[Set task]
Reproduce the data below word for word, omitting the pictures.

[Input rows]

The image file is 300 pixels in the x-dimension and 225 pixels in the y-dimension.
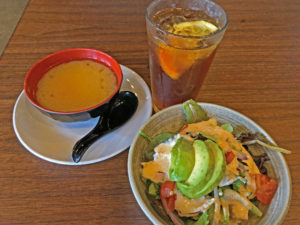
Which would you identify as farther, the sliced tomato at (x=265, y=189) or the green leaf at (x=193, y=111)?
the green leaf at (x=193, y=111)

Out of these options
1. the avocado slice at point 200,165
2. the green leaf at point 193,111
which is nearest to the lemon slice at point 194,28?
the green leaf at point 193,111

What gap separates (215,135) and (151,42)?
0.36 meters

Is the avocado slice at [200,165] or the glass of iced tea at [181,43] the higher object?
the glass of iced tea at [181,43]

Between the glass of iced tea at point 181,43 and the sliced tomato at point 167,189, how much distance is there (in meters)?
0.35

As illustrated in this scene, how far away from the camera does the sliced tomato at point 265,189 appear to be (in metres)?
0.66

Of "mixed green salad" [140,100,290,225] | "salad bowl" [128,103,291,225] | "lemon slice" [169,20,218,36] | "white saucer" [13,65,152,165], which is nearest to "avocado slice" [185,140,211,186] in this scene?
"mixed green salad" [140,100,290,225]

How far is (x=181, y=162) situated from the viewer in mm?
611

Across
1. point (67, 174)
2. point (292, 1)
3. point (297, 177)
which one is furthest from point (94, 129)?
point (292, 1)

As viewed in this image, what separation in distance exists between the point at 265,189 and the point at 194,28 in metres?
0.52

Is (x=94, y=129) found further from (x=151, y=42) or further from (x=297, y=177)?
(x=297, y=177)

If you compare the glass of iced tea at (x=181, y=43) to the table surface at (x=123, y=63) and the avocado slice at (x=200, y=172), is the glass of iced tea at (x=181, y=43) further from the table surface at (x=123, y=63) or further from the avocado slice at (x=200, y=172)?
the avocado slice at (x=200, y=172)

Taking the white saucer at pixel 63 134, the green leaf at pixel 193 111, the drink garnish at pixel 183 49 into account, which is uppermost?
the drink garnish at pixel 183 49

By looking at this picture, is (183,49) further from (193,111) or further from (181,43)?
(193,111)

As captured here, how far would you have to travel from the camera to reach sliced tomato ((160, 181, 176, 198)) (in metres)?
0.65
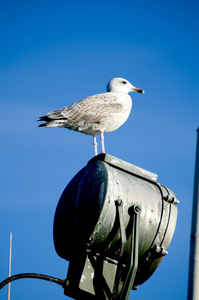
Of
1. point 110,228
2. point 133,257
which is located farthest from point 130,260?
point 110,228

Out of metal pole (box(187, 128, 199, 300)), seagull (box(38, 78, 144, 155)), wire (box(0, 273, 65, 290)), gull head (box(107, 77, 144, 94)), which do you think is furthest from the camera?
gull head (box(107, 77, 144, 94))

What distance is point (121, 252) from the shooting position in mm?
3533

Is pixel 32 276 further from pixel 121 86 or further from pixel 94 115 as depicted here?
pixel 121 86

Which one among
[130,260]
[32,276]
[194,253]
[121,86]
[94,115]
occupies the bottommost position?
[32,276]

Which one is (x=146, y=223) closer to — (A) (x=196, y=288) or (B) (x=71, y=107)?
(A) (x=196, y=288)

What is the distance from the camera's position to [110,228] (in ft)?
12.1

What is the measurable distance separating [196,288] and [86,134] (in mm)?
6357

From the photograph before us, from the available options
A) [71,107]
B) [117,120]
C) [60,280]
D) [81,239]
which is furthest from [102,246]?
[71,107]

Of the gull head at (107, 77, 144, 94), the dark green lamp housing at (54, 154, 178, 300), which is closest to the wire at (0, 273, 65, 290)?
the dark green lamp housing at (54, 154, 178, 300)

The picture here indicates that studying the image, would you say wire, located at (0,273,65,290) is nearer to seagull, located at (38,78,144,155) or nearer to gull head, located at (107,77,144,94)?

[Solution for this exercise]
The image file is 300 pixels in the x-dimension and 225 pixels in the y-dimension.
Which would you identify as farther, the sliced tomato at (x=265, y=189) or the green leaf at (x=193, y=111)?
the green leaf at (x=193, y=111)

Out of these options
1. the avocado slice at point 200,165
2. the green leaf at point 193,111
which is nearest to the lemon slice at point 194,28?
the green leaf at point 193,111

What gap separates (215,135) and (151,42)?
0.36 meters

Is the avocado slice at [200,165] or the glass of iced tea at [181,43] the higher object?
the glass of iced tea at [181,43]

Between the glass of iced tea at point 181,43 and the sliced tomato at point 167,189, how much distance is there (in meters)?
0.35

As illustrated in this scene, how far away from the camera does the sliced tomato at point 265,189 appear to be (in metres)?
0.66

Of "mixed green salad" [140,100,290,225] | "salad bowl" [128,103,291,225] | "lemon slice" [169,20,218,36] | "white saucer" [13,65,152,165], which is nearest to "avocado slice" [185,140,211,186] in this scene?
"mixed green salad" [140,100,290,225]

How far is (x=181, y=162) situated from the viewer in mm?
611

Across
1. point (67, 174)
2. point (292, 1)
3. point (297, 177)
which one is furthest from point (94, 129)?
point (292, 1)

As viewed in this image, what separation in distance exists between the point at 265,189 and the point at 194,28 in metres?
0.52

Is (x=94, y=129) found further from (x=151, y=42) or further from (x=297, y=177)?
(x=297, y=177)

If you compare the glass of iced tea at (x=181, y=43) to the table surface at (x=123, y=63) and the avocado slice at (x=200, y=172), is the glass of iced tea at (x=181, y=43) further from the table surface at (x=123, y=63) or further from the avocado slice at (x=200, y=172)?
the avocado slice at (x=200, y=172)

Taking the white saucer at pixel 63 134, the green leaf at pixel 193 111, the drink garnish at pixel 183 49 into account, which is uppermost?
the drink garnish at pixel 183 49

By looking at this picture, is (183,49) further from (193,111) or further from (181,43)?
(193,111)

As captured here, how far would you have to travel from the camera to reach sliced tomato ((160, 181, 176, 198)) (in metres)?
0.65
Of
1. point 110,228
2. point 133,257
which is located farthest from point 130,260?
point 110,228

Out of metal pole (box(187, 128, 199, 300)), seagull (box(38, 78, 144, 155)), wire (box(0, 273, 65, 290)), gull head (box(107, 77, 144, 94)), which do you think is furthest from the camera?
gull head (box(107, 77, 144, 94))

What distance is point (121, 252) from the shooting position in mm?
3533

Is pixel 32 276 further from pixel 121 86 or further from pixel 94 115 as depicted here?
pixel 121 86

Which one among
[130,260]
[32,276]
[194,253]
[121,86]
[94,115]
occupies the bottommost position?
[32,276]

Which one is (x=146, y=223) closer to — (A) (x=196, y=288) or (B) (x=71, y=107)?
(A) (x=196, y=288)

What is the distance from the camera's position to [110,228] (in ft)?
12.1

What is the measurable distance separating [196,288] and [86,134] (in mm)?
6357

From the photograph before us, from the available options
A) [71,107]
B) [117,120]
C) [60,280]
D) [81,239]
which is furthest from [102,246]?
[71,107]

Of the gull head at (107, 77, 144, 94), the dark green lamp housing at (54, 154, 178, 300), which is closest to the wire at (0, 273, 65, 290)?
the dark green lamp housing at (54, 154, 178, 300)

The picture here indicates that studying the image, would you say wire, located at (0,273,65,290) is nearer to seagull, located at (38,78,144,155) or nearer to gull head, located at (107,77,144,94)?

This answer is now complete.